Laschet: Wiederaufbau in Hochwasser-Regionen wird Jahre dauern – Merkel verspricht schnelle Hilfen

CDU-Chef und Unions-Kanzlerkandidat Armin Laschet | Foto: Imago / Political-Moments

Weggerissene Häuser, riesige Löcher im Boden und Infrastrukturschäden in unfassbarem Ausmaß: Die Hochwasserkatastrophe hat vielen Menschen alles genommen – unzählige verloren sogar ihr Leben.

  Aktualisiert | 19. Juli 2021, 01:26 Uhr  

Düsseldorf/Mainz (evn) – „Der Wiederaufbau wird Monate, ja Jahre dauern“, sagte Nordrhein-Westfalens Ministerpräsident Armin Laschet (CDU) am Sonntag in einer Fernsehansprache im WDR. Er verdeutlichte, dass dem Bundesland ein Kraftakt bevorstehe. Die Wunden dieser Tage werde man noch lange spüren, so der Kanzlerkandidat der Union weiter.
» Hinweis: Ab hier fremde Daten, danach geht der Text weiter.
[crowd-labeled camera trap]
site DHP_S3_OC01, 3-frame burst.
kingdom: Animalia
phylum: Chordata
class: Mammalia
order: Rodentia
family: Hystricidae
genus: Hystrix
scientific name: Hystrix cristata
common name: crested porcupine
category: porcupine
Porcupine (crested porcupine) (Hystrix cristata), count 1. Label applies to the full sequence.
Allein in NRW wurden bislang mindestens 46 Todesopfer im Zusammenhang mit den schlimmen Unwettern gezählt.

Gravierende Schäden entstanden durch das Unwetter auch im Bahnverkehr. Laut einem ersten Lagebild der Deutschen Bahn hat die Hochwasserkatastrophe in Nordrhein-Westfalen und Rheinland-Pfalz zu „massiven Beschädigungen“ an 80 Stationen sowie an Gleisen auf mehr als 600 Kilometern Länge geführt.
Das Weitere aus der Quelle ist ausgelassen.